"""

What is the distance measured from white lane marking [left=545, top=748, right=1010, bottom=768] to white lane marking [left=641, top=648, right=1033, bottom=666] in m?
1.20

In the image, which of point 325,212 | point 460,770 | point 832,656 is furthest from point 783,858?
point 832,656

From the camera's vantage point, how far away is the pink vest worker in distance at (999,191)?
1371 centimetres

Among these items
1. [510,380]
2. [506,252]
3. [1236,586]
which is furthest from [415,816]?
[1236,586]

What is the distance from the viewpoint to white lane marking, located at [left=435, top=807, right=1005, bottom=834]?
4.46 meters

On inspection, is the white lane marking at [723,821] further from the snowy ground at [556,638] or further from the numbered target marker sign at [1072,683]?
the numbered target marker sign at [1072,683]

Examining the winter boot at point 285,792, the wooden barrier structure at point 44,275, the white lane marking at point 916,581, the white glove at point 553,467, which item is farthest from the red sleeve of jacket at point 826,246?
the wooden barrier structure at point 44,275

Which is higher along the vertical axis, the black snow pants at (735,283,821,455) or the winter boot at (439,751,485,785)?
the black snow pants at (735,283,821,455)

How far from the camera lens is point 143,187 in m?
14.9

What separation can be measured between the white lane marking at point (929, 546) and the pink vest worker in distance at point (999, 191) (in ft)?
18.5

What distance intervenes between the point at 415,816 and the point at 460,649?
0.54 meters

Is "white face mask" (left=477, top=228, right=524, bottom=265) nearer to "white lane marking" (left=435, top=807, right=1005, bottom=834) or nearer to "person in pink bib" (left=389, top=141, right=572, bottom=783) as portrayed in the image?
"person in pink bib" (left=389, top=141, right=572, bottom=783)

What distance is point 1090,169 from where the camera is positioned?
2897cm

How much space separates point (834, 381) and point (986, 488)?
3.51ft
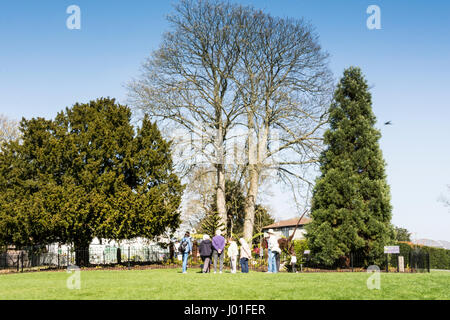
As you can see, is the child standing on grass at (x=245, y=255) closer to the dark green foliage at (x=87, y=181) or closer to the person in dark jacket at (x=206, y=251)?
the person in dark jacket at (x=206, y=251)

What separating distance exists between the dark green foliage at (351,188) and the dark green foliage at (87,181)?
7995 mm

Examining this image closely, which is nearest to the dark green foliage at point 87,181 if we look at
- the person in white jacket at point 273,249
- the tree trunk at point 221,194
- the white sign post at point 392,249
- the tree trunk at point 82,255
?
the tree trunk at point 82,255

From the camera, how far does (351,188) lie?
888 inches

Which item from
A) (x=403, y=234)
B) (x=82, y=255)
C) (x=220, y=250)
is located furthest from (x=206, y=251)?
(x=403, y=234)

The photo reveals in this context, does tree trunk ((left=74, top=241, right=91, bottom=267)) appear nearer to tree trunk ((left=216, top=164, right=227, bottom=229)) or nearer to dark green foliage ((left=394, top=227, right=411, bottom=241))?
tree trunk ((left=216, top=164, right=227, bottom=229))

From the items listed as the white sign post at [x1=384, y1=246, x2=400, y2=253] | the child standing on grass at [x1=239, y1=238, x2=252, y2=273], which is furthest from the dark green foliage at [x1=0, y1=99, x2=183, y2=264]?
the white sign post at [x1=384, y1=246, x2=400, y2=253]

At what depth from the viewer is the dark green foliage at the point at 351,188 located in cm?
2205

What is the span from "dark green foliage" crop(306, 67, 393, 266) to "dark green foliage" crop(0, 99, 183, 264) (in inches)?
315

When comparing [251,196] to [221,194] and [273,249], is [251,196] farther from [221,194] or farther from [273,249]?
[273,249]

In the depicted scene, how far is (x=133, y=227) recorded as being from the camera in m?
23.6

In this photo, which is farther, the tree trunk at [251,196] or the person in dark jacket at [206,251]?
the tree trunk at [251,196]

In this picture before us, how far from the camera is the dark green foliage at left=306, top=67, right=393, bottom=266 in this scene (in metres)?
22.0
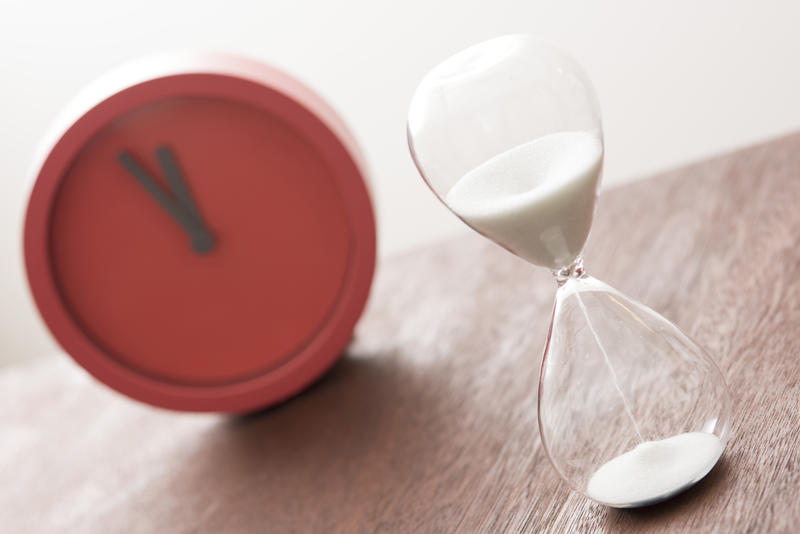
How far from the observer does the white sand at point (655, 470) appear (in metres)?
0.49

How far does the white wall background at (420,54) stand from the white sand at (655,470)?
3.16 ft

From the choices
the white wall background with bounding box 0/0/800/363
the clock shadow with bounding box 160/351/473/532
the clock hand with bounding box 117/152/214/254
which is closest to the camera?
the clock shadow with bounding box 160/351/473/532

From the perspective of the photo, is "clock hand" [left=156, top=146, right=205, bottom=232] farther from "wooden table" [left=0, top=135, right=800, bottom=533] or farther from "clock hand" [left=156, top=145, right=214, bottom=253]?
"wooden table" [left=0, top=135, right=800, bottom=533]

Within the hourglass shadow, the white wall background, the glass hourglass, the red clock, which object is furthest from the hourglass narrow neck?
the white wall background

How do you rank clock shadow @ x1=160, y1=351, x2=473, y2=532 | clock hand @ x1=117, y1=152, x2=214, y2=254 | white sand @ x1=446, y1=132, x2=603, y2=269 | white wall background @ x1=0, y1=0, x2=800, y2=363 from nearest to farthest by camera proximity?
white sand @ x1=446, y1=132, x2=603, y2=269
clock shadow @ x1=160, y1=351, x2=473, y2=532
clock hand @ x1=117, y1=152, x2=214, y2=254
white wall background @ x1=0, y1=0, x2=800, y2=363

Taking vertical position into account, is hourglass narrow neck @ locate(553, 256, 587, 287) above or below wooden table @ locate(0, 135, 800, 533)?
above

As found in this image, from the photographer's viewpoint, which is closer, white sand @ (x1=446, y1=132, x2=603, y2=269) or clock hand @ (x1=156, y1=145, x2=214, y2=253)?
white sand @ (x1=446, y1=132, x2=603, y2=269)

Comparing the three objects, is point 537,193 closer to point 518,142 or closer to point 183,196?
point 518,142

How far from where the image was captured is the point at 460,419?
71 centimetres

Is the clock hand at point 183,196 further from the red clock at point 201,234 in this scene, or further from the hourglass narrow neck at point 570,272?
the hourglass narrow neck at point 570,272

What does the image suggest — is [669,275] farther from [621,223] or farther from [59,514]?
[59,514]

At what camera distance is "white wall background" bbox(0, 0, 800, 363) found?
1389 millimetres

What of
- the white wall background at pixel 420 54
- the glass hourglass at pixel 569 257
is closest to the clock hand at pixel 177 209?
the glass hourglass at pixel 569 257

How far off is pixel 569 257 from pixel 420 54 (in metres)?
1.00
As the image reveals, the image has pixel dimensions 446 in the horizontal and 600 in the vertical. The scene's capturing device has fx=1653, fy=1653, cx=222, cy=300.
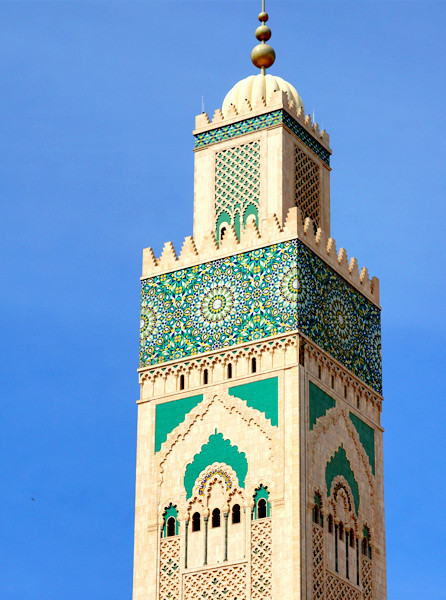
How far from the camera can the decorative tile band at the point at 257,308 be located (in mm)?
28891

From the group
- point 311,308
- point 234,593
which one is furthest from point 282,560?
point 311,308

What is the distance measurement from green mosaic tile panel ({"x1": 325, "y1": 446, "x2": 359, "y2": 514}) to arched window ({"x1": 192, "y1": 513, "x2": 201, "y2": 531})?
2278 millimetres

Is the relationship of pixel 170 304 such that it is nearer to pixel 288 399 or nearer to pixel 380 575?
pixel 288 399

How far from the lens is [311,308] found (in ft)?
95.3

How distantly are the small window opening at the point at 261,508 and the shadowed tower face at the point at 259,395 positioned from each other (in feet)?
0.19

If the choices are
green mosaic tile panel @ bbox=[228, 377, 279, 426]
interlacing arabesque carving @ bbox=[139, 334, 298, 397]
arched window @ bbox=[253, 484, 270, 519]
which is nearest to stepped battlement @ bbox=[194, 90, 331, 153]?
interlacing arabesque carving @ bbox=[139, 334, 298, 397]

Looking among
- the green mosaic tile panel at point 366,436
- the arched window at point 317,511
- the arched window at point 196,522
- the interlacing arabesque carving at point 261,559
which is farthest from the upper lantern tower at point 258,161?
the interlacing arabesque carving at point 261,559

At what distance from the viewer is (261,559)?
2723 centimetres

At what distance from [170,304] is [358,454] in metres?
4.35

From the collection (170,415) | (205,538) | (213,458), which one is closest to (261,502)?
(205,538)

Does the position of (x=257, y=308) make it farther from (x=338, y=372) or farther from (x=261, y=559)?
(x=261, y=559)

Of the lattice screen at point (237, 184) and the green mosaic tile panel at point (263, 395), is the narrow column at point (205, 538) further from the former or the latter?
the lattice screen at point (237, 184)

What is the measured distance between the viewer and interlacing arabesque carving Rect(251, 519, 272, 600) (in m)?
27.0

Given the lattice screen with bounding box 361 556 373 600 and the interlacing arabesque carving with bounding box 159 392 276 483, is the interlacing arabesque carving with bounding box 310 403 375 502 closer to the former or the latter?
the interlacing arabesque carving with bounding box 159 392 276 483
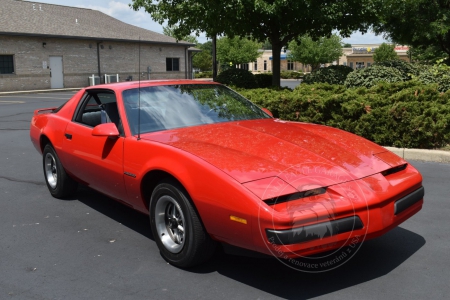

"""

▶ [Objective] Pull out every line of the material that contains the string "tower", and copy each one unchanged.

▶ [The solution]
How distantly are the small window opening at the point at 261,508 and the shadowed tower face at the point at 259,395 positioned from each other (in feet)?
which is farthest from the upper lantern tower at point 258,161?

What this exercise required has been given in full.